This Is John Lydon
If John Lydon (aka Johnny Rotten) had only fronted the Sex Pistols, his place in pop music history would have still been secure. His restless creative spirit, keen intelligence, unique vocal style, and aggressive stage presence made him one of the most recognized faces on the planet as the band rose to prominence in the late '70s. Though they only released one studio album before imploding, the Sex Pistols were loved and hated for their uncompromising music and political lyrics, both driven by Lydon's ferocious honesty.
Unwilling, or unable, to rest on his laurels, in 1978 he formed Public Image Ltd, the legendary post-punk band that would not only leave its own mark, but go on to influence grunge, acid house and almost every other avant-garde rock subgenre. After eight studio albums, from 1978's Public Image: First Issue to 1992's That What Is Not, the group disbanded in 1993.
Lydon creatively revived PiL in 2009 for a set of UK gigs, funding the reunion dates from money he made starring in a commercial for Country Life butter. As PiL prepare to release their first new album in 20 years, This Is PiL, on May 28, Lydon discussed the album's creative process, his love of pop, why jazz fans love PiL, and his bid to destroy rock and roll all over again.

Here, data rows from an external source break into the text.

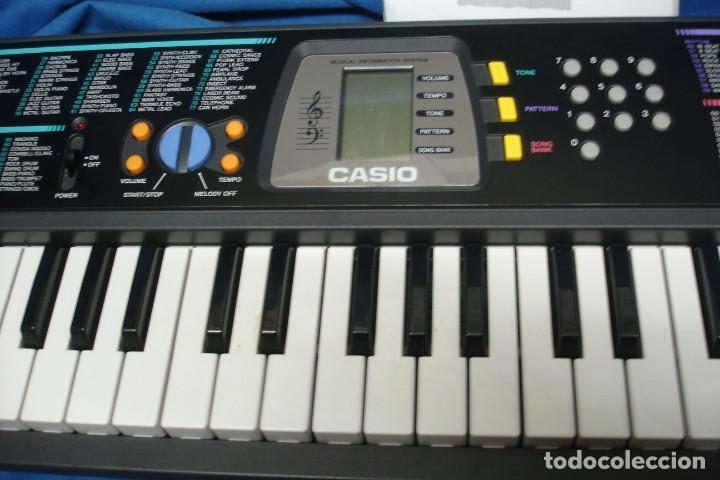 Instrumentos musicales: ORGANO CASIO SA-65 CON MANUALES, TRANSFORMADOR Y CAJA ORIGINAL - FUNCIONA - Foto 3 - 197301936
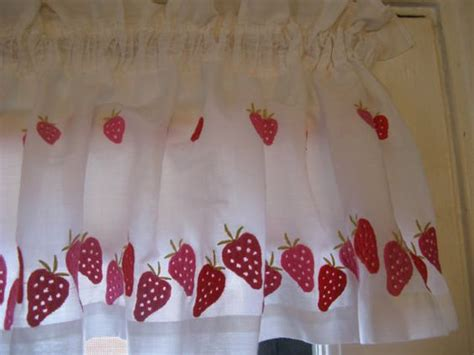 strawberry curtains 70s embroidered strawberry curtains by sears 2 valances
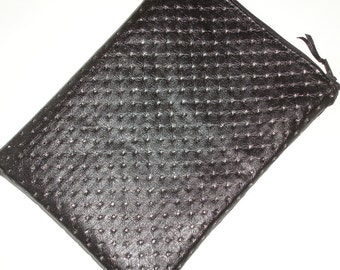"Kindle Fire 7"" HD or HDX Tablet Case Cover Pouch Sleeve Silver Sparkle and Black Faux Leather Look PVC"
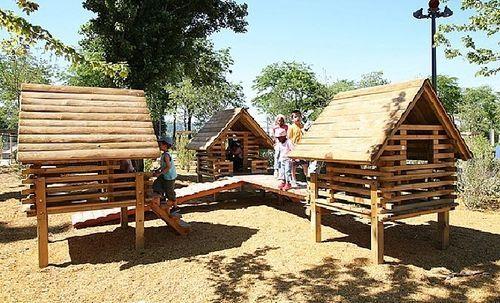 Cabane pour enfants reliées entre elles - bois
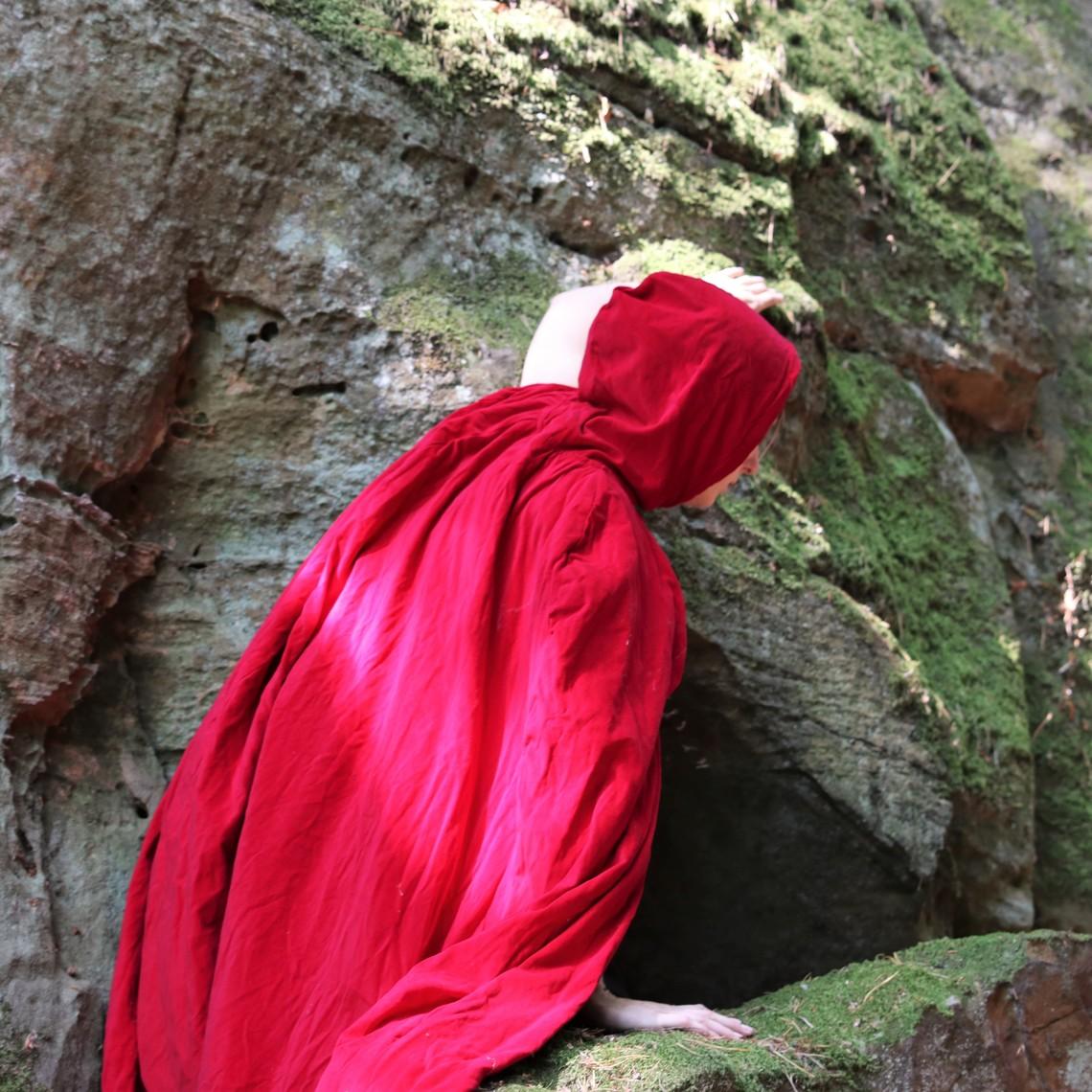 Leonardo Carbone Capa de terciopelo sin forro, rojo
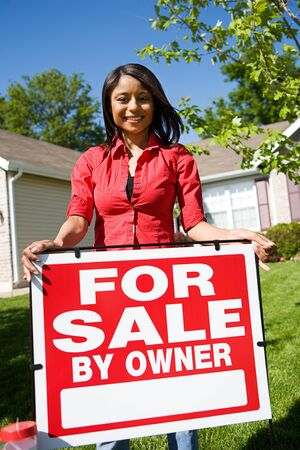 homeowner: Home: Woman Ready to Sell House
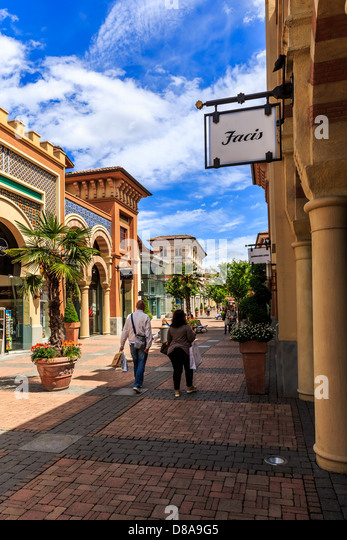 Fidenza stock photos fidenza stock images alamy - Outlet mobili emilia romagna ...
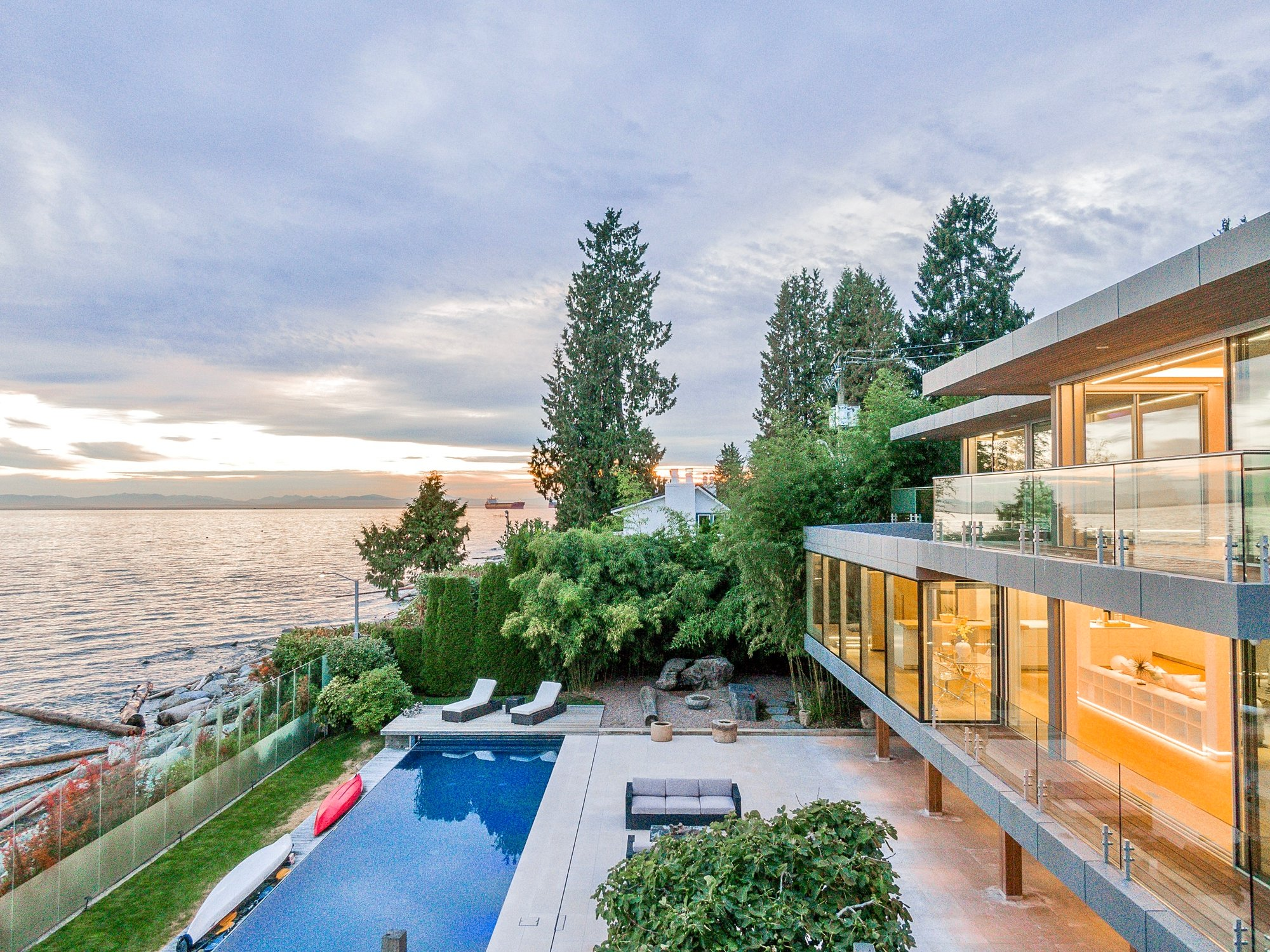 House in West Vancouver, British Columbia, Canada 1 - 11651463
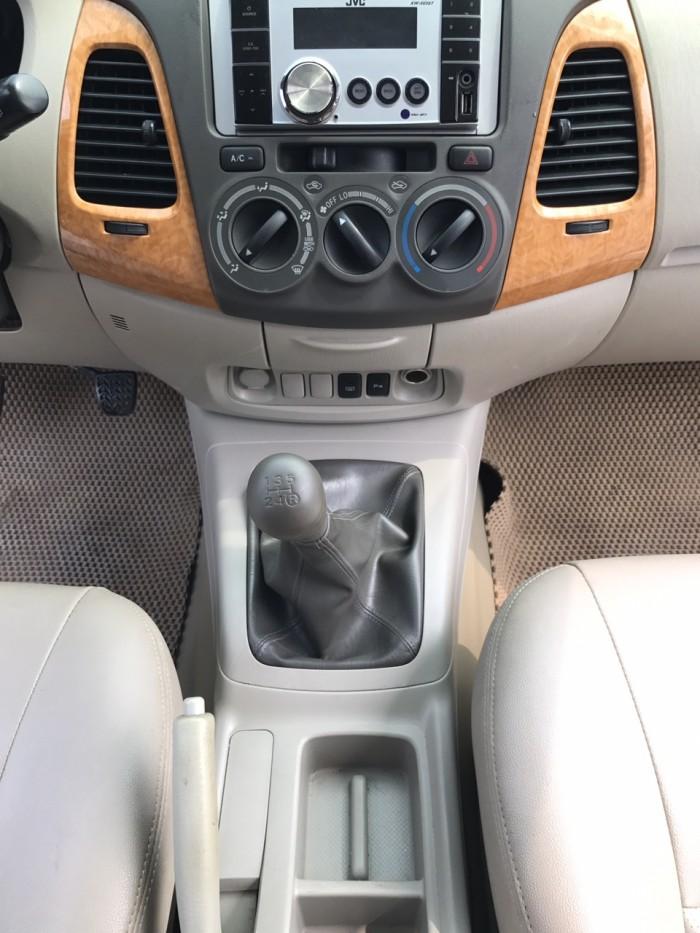 Cần bán xe Toyota Innova G năm sản xuất 2011, màu bạc 0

The songs on the new album are credited to the whole band. How does the collaborative process in PiL work?
Usually I do the lyrics, but I'm not alien to taking ideas from the rest of the band. They can spin off notes and sounds that spark brilliant interactions between music and lyrics. [Multi-instrumentalist] Lu [Edmonds] and [drummer] Bruce [Smith] and I have a long history. That allows us the comfort and ability to create a musical landscape to work from. The new bass player, Scott [Firth], knows music, ranging from Steve Winwood to the Spice Girls, which is a fantastic thing. We must not allow ourselves to be musically snobby. There are no jazz purists in PiL, although jazz fanatics seem to love us because of the improvisational qualities we exude in a live format, [it's] an audio tapestry really.
We financed the record ourselves, so the chains were off, which helps music to no end. We call the way we work cheap and cheerful. We recorded in a barn in the British countryside. Just went in and earned our wings, as they say. There was a lot of combustible creativity, but not spontaneous combustion. We had ideas going in and did 12 songs. We could have done more, it was going so well, but 12 were enough. They accurately portray life from all of our perspectives.
PiL destroyed rock and roll the first time around. What can you do this time?
Thank you very much [laughs]. That's what I tried to do. This time we took things to the next level. It's more musical, but not mainstream. It's music, not computer-generated studio trickery. We use technology, because we're not an acoustic band, or not always. I'll never allow myself to be formatted into electronic forgery. It's terrible when rock becomes a backdrop for the likes of "American Idol," which is basically karaoke for the masses without the energy of audience participation. The ideology of the program to limit it to things that are note perfect destroys creativity. In a world like that, I reckon I shine like a diamond. That may come across in print as arrogant and I hope it does. I hate seeing music watered down, imitated and stolen. I beg every musician and audience member to learn to be yourself, be comfortable in your own skin. Not very many people listen to me, but I'm still at it. Life's too short to live in somebody else's suit.
Most of PiL's music has been linear in structure, but this time there are a few songs with standard verse-chorus structures.
I've always had a place in my heart for pop music. Pop music keeps you young. We have a [new] song called "One Drop" where I say, "We are the ageless/We are teenagers." It's a bit of a sing-along, and why not? There are many ways to say a thing and no one should expect me to limit myself to any form or structure. I'm not a perfect person, but I'm working on it and every now and again, I put out a pop ditty. I love the shape of pop songs. The music isn't the most important thing you have in a band. It's the humanity you share with each other and the complexity and cooperation you get when you find the right blend of sensibilities. It can take 20 minutes or 20 years, but it's worth the wait.
(J. Poet lives in San Francisco and writes about Native, folk, country, Americana, and world music for many national and international publications and websites.)